> [Your objective]: Can you echo back the records starting at the line that contains "Is curved tram" and ending at the line that contains "Answer: traffic light", with nothing else?

> [Available data]:
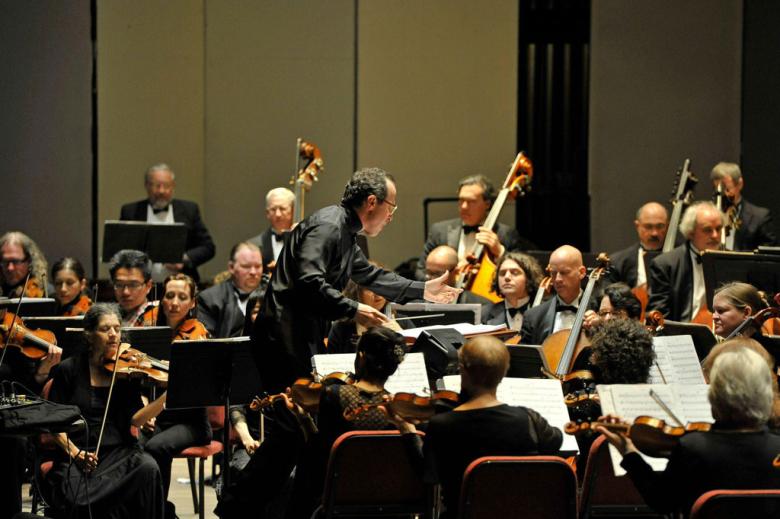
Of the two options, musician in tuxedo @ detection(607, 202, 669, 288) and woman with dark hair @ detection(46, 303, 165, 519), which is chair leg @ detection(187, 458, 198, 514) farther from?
musician in tuxedo @ detection(607, 202, 669, 288)

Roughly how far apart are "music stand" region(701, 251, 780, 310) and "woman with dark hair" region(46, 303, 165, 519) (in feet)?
8.31

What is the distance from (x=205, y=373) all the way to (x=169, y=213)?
3.51 metres

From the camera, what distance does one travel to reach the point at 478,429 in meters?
3.49

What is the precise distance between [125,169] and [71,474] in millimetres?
4729

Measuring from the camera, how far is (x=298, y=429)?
4180 mm

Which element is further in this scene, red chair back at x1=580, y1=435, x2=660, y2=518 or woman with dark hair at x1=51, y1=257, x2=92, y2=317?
woman with dark hair at x1=51, y1=257, x2=92, y2=317

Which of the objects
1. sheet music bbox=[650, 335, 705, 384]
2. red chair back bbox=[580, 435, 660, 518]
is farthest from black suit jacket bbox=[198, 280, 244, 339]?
red chair back bbox=[580, 435, 660, 518]

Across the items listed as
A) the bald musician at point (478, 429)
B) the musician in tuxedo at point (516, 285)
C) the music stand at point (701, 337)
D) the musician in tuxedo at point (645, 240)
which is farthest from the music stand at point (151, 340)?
the musician in tuxedo at point (645, 240)

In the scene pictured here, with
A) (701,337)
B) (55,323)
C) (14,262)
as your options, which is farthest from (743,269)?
(14,262)

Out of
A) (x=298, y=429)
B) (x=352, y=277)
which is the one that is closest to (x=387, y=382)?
(x=298, y=429)

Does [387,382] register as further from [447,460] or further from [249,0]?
[249,0]

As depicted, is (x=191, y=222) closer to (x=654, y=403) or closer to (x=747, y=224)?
(x=747, y=224)

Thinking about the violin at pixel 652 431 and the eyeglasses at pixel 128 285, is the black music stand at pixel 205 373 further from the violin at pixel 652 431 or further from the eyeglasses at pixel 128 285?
the violin at pixel 652 431

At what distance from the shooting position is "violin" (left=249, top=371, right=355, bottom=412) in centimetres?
399
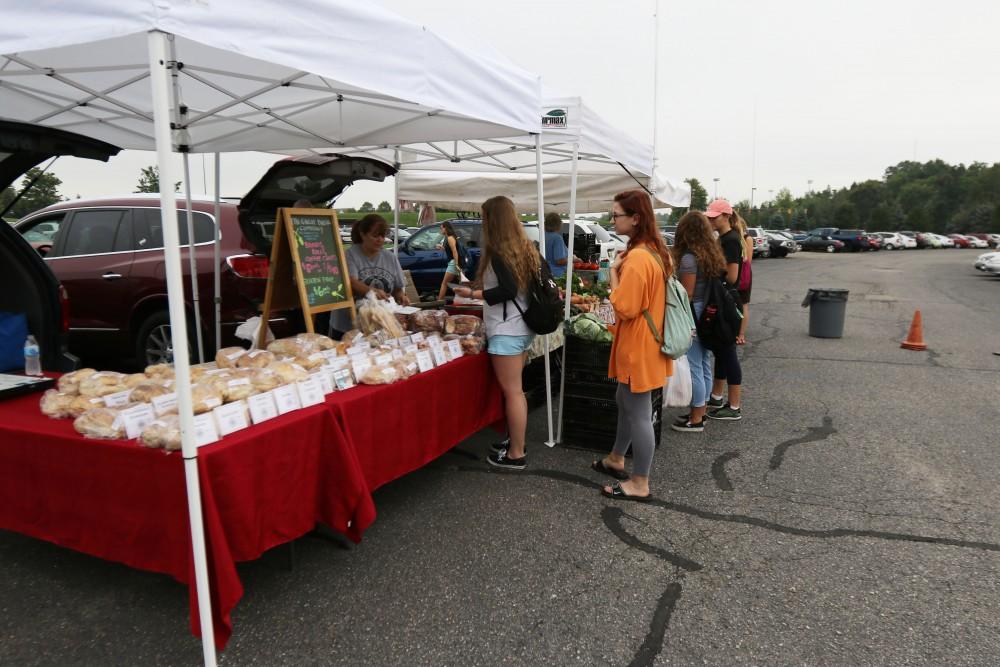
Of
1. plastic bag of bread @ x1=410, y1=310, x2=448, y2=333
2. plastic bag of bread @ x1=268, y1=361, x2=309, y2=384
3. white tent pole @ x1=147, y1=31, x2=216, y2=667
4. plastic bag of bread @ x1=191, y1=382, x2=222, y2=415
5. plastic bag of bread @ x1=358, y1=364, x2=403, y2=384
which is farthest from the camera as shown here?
plastic bag of bread @ x1=410, y1=310, x2=448, y2=333

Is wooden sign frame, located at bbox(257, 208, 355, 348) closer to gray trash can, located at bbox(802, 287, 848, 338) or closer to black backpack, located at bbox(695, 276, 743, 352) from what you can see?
black backpack, located at bbox(695, 276, 743, 352)

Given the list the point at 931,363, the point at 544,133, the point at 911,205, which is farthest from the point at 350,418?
the point at 911,205

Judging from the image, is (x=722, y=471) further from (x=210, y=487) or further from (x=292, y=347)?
(x=210, y=487)

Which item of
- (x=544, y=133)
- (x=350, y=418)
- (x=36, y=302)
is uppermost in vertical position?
(x=544, y=133)

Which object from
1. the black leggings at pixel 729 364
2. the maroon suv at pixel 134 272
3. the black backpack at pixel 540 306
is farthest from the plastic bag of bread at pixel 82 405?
the black leggings at pixel 729 364

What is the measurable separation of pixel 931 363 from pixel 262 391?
8.09 meters

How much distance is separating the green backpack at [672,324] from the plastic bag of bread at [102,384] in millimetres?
2660

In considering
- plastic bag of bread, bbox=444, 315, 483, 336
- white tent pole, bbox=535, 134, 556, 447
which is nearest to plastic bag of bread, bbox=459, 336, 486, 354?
plastic bag of bread, bbox=444, 315, 483, 336

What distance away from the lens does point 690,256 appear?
187 inches

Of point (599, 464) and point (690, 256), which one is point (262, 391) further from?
point (690, 256)

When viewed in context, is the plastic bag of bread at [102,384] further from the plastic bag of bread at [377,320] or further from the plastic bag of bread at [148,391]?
the plastic bag of bread at [377,320]

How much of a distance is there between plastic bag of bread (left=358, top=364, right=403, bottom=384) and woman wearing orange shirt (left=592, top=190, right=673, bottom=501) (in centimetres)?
128

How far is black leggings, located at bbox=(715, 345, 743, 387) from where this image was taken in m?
5.16

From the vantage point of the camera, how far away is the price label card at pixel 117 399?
2.68 meters
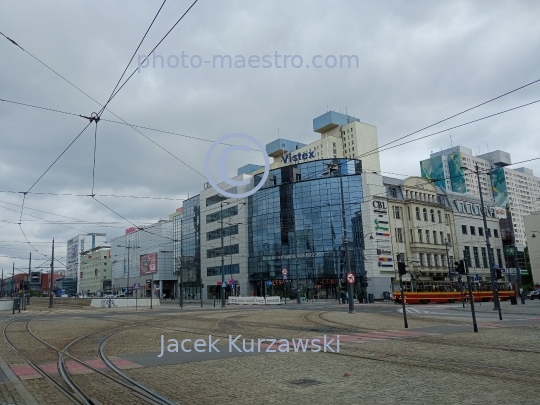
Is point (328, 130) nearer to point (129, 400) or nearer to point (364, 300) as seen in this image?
point (364, 300)

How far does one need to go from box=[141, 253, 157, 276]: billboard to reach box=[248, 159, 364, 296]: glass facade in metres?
38.2

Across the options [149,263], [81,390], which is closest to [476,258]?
[149,263]

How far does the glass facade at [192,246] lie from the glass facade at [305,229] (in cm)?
1634

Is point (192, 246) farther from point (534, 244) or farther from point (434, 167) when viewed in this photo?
point (434, 167)

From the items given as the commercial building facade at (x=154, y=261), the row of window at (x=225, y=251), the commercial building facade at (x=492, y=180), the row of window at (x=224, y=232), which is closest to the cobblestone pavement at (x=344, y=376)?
the row of window at (x=225, y=251)

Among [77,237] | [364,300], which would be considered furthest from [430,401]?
[77,237]

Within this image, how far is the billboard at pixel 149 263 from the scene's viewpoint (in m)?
103

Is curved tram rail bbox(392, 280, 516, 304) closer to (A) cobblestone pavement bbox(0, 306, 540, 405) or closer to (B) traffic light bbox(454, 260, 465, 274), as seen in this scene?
(B) traffic light bbox(454, 260, 465, 274)

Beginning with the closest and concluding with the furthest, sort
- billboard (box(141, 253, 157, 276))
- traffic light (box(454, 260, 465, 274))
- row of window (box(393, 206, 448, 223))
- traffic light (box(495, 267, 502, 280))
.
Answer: traffic light (box(454, 260, 465, 274)), traffic light (box(495, 267, 502, 280)), row of window (box(393, 206, 448, 223)), billboard (box(141, 253, 157, 276))

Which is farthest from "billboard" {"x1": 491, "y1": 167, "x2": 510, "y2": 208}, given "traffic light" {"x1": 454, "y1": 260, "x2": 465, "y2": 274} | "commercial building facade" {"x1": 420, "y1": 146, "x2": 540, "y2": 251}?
"traffic light" {"x1": 454, "y1": 260, "x2": 465, "y2": 274}

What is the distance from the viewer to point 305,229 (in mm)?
66812

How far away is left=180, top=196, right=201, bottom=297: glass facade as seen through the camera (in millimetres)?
85938

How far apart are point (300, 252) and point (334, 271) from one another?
242 inches

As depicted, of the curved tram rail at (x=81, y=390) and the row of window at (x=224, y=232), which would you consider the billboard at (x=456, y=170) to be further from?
the curved tram rail at (x=81, y=390)
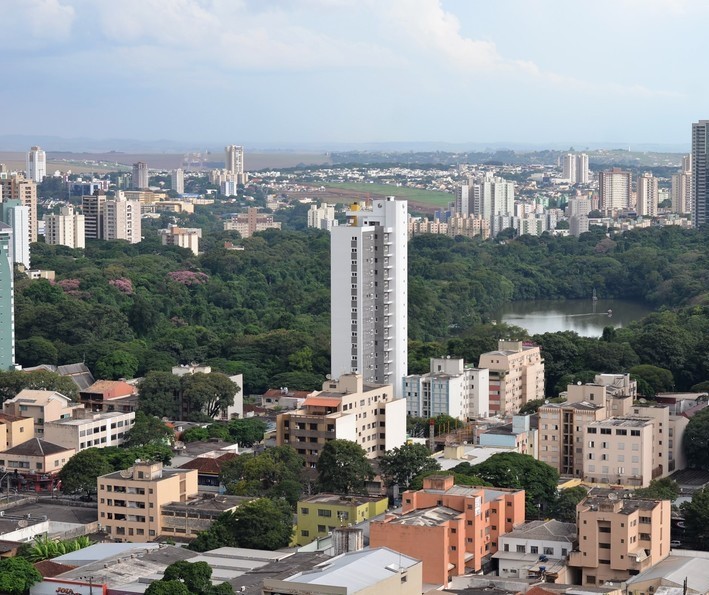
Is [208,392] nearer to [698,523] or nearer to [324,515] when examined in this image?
[324,515]

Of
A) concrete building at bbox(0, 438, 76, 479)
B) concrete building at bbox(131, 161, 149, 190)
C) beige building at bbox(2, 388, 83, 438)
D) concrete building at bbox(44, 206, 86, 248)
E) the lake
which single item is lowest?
the lake

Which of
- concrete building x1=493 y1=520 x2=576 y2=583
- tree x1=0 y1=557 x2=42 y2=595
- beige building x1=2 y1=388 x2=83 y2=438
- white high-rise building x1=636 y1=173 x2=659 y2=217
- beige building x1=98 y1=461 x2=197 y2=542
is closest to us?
tree x1=0 y1=557 x2=42 y2=595

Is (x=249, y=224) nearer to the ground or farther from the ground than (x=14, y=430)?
farther from the ground

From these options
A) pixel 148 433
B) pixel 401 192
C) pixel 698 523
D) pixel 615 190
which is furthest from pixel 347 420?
pixel 401 192

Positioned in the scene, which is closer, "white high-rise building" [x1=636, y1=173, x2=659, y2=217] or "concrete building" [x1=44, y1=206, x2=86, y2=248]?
"concrete building" [x1=44, y1=206, x2=86, y2=248]

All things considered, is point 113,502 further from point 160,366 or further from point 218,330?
Result: point 218,330

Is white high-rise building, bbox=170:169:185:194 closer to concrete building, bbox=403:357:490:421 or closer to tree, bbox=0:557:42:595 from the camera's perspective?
concrete building, bbox=403:357:490:421

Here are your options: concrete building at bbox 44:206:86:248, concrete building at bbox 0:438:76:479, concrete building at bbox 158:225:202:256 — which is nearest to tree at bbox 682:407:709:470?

> [Worked answer]:
Is curved tram rail bbox(392, 280, 516, 304) closer to (A) cobblestone pavement bbox(0, 306, 540, 405) or closer to (B) traffic light bbox(454, 260, 465, 274), as seen in this scene?
(B) traffic light bbox(454, 260, 465, 274)

Beginning with the closest and concluding with the furthest, sort
- billboard (box(141, 253, 157, 276))
- traffic light (box(454, 260, 465, 274))
- row of window (box(393, 206, 448, 223))
- traffic light (box(495, 267, 502, 280))
.
Answer: traffic light (box(454, 260, 465, 274)), traffic light (box(495, 267, 502, 280)), row of window (box(393, 206, 448, 223)), billboard (box(141, 253, 157, 276))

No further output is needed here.